Location, Rutledge says, is central to her book. John the Baptist gets pride of place in the season because he embodies the location of the Christian community in the timeline of salvation. In the wilderness, at the margins of the empire, within the stream of Israel’s history, but most importantly, pointing to “our true home in the future” (12), which has been made flesh in the present in the Crucified Christ and his Church.

There are some consistent themes in Rutledge’s writing (and she warns early on that these sermons, delivered over the course of her long career, will contain some repetition.) There is the apocalyptic theology that she explored so memorably in her previous book, The Crucifixion: Understanding the Death of Jesus Christ. There is the “essential affirmation” that “God is the active agent in creation and redemption,” (18) and that God’s salvation comes into a context defined by a conflict with “the dominion of darkness.” There is the irresistible tendency of human beings toward self-justification and self-righteousness. And along the way there are forays into the events of the day, which are not calls to action but illustrations of the way the world and we are in the grip of forces that reveal our distortion and need for redemption.

This collection makes a great introduction to Fleming Rutledge. It’s also a tremendous resource for preachers who need encouragement in their annual fight for their souls as they, too, are tempted by the siren songs of nostalgia and egg nog lattes with their whispers of Christmas comfort. Rutledge not only cautions against the rush to the manger, but reorients the whole season to its roots. It’s not about preparing for Christmas so much as it is forcing us to look into the dark heart of the enemy, which is to say, our own hearts, and to tend the fire that burns for the coming Savior. 

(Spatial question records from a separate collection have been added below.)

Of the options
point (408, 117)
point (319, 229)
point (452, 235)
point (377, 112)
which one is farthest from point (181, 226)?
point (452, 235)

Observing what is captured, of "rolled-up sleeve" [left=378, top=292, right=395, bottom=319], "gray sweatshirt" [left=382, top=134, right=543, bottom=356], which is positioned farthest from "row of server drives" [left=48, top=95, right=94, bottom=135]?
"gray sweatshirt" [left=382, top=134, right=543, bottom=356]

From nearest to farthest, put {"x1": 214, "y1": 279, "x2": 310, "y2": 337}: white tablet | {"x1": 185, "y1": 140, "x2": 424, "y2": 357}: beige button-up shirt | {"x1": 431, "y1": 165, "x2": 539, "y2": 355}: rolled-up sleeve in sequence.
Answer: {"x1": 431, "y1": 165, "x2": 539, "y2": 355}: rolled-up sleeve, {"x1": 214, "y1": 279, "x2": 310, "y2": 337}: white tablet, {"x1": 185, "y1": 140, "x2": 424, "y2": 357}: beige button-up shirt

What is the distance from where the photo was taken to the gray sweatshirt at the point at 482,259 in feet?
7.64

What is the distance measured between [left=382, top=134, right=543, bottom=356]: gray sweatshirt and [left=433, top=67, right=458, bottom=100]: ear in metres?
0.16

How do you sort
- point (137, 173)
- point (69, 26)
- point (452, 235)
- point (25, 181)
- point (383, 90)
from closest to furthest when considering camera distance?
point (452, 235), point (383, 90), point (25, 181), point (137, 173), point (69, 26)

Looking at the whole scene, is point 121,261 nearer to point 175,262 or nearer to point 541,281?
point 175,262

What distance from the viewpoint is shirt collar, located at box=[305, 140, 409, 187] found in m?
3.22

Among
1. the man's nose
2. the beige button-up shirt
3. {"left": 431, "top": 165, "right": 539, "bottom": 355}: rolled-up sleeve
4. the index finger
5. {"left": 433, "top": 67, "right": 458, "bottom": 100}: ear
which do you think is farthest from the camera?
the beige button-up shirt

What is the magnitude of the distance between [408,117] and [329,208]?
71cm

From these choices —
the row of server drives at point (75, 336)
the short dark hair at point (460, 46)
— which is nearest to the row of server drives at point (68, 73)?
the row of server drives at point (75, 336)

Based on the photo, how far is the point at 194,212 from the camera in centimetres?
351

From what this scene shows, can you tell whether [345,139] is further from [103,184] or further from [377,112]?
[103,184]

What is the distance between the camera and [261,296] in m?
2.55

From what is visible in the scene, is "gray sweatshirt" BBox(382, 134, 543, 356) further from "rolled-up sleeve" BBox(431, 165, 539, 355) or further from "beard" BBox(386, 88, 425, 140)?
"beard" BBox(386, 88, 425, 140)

“Judgment and Mercy Arrive at the Same Time”

In a sermon delivered the year after the attacks of 9/11, Rutledge tells of an article by the New York Times’ Jim Dwyer that described the moment when Fire Chief Orio J. Palmer arrived with men from Ladder Company 15 on the 78th floor of the South Tower of the World Trade Center where desperate people were waiting to be saved from the raging fires. Two minutes later the tower collapsed killing all of them, but a communications tape records the moment when the firefighters arrived. “In their final moments,” Dwyer says, “they could behold the promise of deliverance.”

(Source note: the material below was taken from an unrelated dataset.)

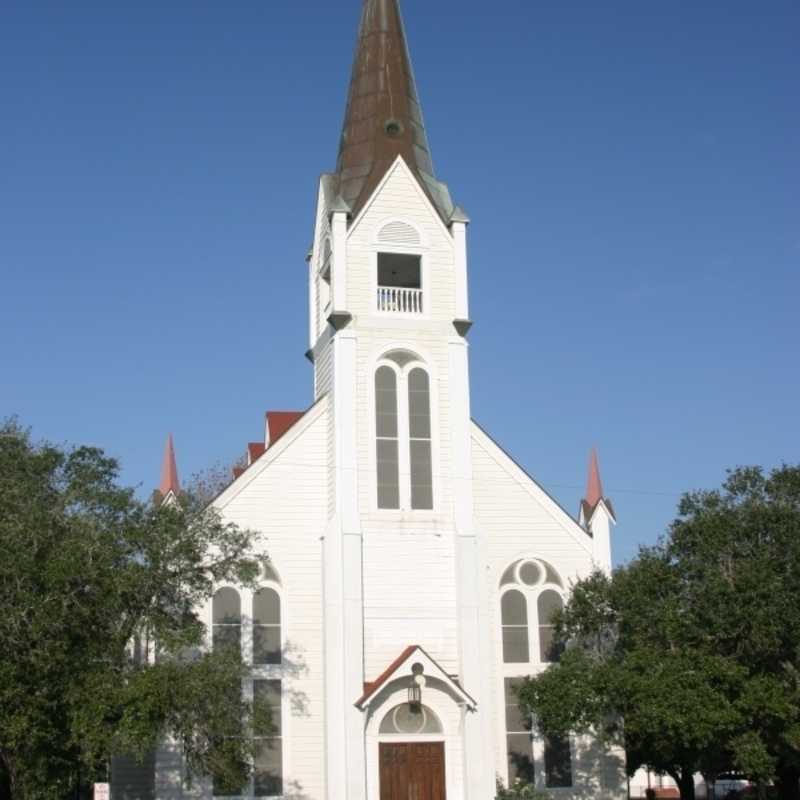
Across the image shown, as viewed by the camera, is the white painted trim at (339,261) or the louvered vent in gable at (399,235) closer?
the white painted trim at (339,261)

Perhaps you can guess where Rutledge goes with this:

“Why is this an Advent story? Because the promise and the deathblow arrived at the same time. The moment of deliverance and the moment of annihilation are overlaid, like two slides placed one on top of the other so that you see them both at once. The season of Advent is like that. Judgment and mercy arrive at the same time. War and peace are announced by the same voice.” (307-8)

For people living in the time between, where suffering and hope always co-mingle, Advent is the best of mirrors. And Rutledge is the best of preachers, pointing toward the God who came and comes again in Christ.

Disclosure: I received a review copy of Advent: The Once and Future Coming of Jesus Christ from the publisher.